Als ich ankomme, ist es kurz nach halb sechs – ein perfekter Abend mit lauer Luft und hinreißendem Licht.

Die Sonne leckt sich gerade ihre Finger am gleißenden Meer. Rund um mich hektisches Treiben, die ersten Streedfood-Trucks öffnen ihre Läden. Naja, Trucks – also, größere Laster sind es nicht, aber die Minivans und umgebauten Transporter reichen aus, um Snacks, Burgers und einfache Take-Away-Gerichte zu servieren. Irgendein „kari“ – ein Curry-Schöpfgericht – wird sich schon finden, was hier feilgeboten werden kann. Gekocht wird oft in der Familie zuhause, dann in großen Töpfen über die Insel geschaukelt und in kleinen Schachteln feilgeboten.

Ein Regenschauer hatte zuvor den Norden Mahés reingewaschen.
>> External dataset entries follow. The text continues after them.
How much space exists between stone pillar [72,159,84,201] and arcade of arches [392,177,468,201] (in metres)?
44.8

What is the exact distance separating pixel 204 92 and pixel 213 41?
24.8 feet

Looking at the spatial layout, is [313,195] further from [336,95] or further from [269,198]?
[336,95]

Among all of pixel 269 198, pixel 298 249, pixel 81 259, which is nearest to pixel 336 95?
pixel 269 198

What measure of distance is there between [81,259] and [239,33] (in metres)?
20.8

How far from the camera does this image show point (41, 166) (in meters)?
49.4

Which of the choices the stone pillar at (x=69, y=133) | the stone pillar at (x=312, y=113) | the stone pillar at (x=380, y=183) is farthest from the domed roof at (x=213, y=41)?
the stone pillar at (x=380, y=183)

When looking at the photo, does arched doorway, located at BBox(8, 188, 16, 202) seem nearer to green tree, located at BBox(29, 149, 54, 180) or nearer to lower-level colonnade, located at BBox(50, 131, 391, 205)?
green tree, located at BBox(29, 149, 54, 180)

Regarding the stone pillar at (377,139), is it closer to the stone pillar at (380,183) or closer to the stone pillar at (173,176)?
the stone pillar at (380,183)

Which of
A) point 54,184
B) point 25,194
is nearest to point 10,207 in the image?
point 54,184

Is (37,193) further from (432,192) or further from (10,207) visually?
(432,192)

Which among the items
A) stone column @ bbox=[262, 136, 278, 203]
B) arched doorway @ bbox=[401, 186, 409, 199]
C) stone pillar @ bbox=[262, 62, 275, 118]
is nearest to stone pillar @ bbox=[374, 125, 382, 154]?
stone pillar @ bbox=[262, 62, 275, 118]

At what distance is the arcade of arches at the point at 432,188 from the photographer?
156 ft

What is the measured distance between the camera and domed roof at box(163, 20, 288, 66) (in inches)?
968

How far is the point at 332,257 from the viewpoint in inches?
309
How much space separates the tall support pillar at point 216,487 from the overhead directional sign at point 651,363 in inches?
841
Und auch die kleinen nicht überdachten Sitzecken, die aus Baumstümpfen und schetterigen Plastikstühlen bestehen. Im aufgehenden Vollmond glänzen sie wie frisch poliertes Silber. Doch ganz so einladend sind sie dann doch wieder nicht, und so wandern die ersten Take-Away-Gerichte mit ihren Besitzern einfach an den Strand, wo ein schnelles, sandiges „sit in“ entsteht.
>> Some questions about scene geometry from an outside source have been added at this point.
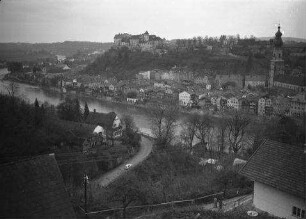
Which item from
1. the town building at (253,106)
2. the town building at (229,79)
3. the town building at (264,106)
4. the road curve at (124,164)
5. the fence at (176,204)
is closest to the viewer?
the fence at (176,204)

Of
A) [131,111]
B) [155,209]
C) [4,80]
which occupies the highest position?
[4,80]

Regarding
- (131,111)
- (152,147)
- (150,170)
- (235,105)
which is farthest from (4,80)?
(235,105)

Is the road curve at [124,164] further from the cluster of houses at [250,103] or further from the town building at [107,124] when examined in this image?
the cluster of houses at [250,103]

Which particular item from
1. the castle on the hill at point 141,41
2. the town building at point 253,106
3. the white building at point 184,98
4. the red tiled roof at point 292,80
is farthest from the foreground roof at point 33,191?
the castle on the hill at point 141,41

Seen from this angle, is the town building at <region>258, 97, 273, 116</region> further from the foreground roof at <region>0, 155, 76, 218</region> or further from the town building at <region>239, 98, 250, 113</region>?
the foreground roof at <region>0, 155, 76, 218</region>

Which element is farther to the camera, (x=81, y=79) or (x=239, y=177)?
(x=81, y=79)

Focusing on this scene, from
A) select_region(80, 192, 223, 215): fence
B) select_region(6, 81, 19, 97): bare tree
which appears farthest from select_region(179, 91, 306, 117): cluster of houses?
select_region(80, 192, 223, 215): fence

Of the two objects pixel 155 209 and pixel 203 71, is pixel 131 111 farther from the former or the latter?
pixel 155 209
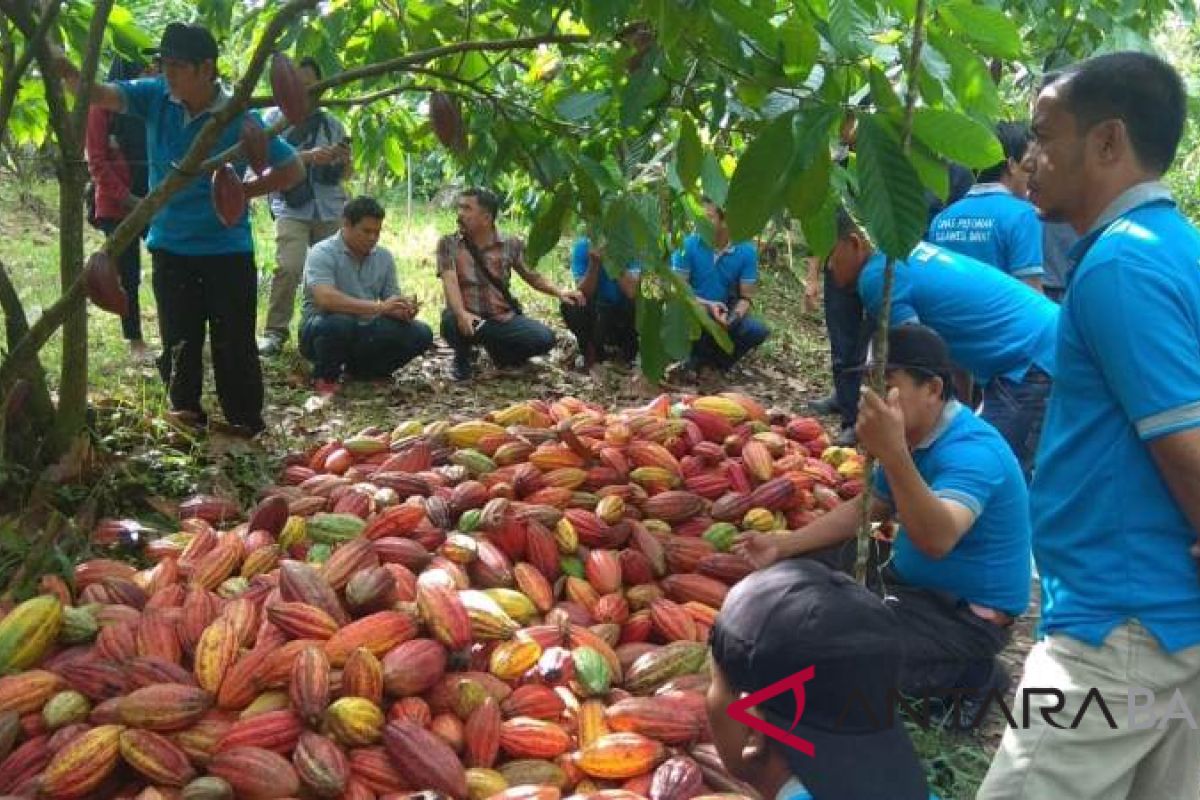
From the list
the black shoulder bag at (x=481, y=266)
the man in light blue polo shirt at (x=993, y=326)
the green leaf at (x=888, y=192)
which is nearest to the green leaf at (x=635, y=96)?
the green leaf at (x=888, y=192)

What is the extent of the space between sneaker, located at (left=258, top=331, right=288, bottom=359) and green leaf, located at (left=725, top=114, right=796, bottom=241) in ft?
14.8

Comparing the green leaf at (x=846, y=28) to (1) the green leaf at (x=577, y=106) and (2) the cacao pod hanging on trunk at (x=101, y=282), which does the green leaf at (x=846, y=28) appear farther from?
(2) the cacao pod hanging on trunk at (x=101, y=282)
Ich bummele über die Promenade, die sich zwischen dem Restaurant „La Plage“ und dem Hotel „Coral Strand“ befindet. Dazwischen öffnet sich ein nicht sehr großes, quadratisches Gelände  – unbebaut, und das am Beau Vallon, der Touristenküste schlechthin! Doch dieser kleine Fleck ist so etwas wie der Widerstand gegen den großen touristischen Kommerz. Denn auf diesem Privatgrundstück hat vor ein, zwei Jahren erstmals irgend ein cleverer Seychellois selbstgemachtes Essen angeboten, der nächste kam flugs dazu, kletterte auf Palmen, organisierte Nüsse, schlug sie auf, dekorierte sie mit Frangipani-Blüten und reichte sie mit Strohhalm: die Kokosnuss – perfekter Trinkgenuss. Es kamen immer mehr und sie kamen immer mittwochs. Und weil das Ganze in der Abenddämmerung begann, sprach sich schnell herum, dass hier ein „bazar labrin“ ist – ein Bazar in der Dämmerung, so die Bedeutung des französischen Worts „la brune“.

Nachdem ich ein paar Schritte geschlendert bin, lockt mich ein Duft – zum Niederknien! Frisch gebratener Fisch, aufgespießt auf die starken, mittleren Blattrippen großer Palmwedel. Offenes Feuer, aromatische Rauchschwaden, dazu Musik und wirres Licht, von Neonröhren, bunt blinkenden LED-Bändern und Autoscheinwerfern. Den „pwason griye“ – oder „pwason boukanenn“, wie man früher den gegrillten Fisch nannte… ich muss ihn unbedingt probieren. Doch ich hätte gern was zum Trinken dazu. Getränkestände, Bierbuden? Fehlanzeige! Im Dunkeln verkauft einer aus seinem Kofferraum ein bisschen Rum und ein bisschen „kalou“ – selbstgezapften Palmwein. Doch da sehe ich plötzlich eine offene Heckklappe, aus der nicht nur Seybrew-Flaschen herausschauen, sondern auch riesige Paulaner-Bierdosen. „Kommt doch rüber“, ruft uns Micheal Thomas zu, ein Seychellois, der nicht nur wegen der Liebe perfekt deutsch sprechen gelernt hat, sondern auch das Oktoberfest liebt und es hier auf der Insel feiert! So schnell kann ich gar nicht schauen, habe ich ein kaltes Bier in der Hand!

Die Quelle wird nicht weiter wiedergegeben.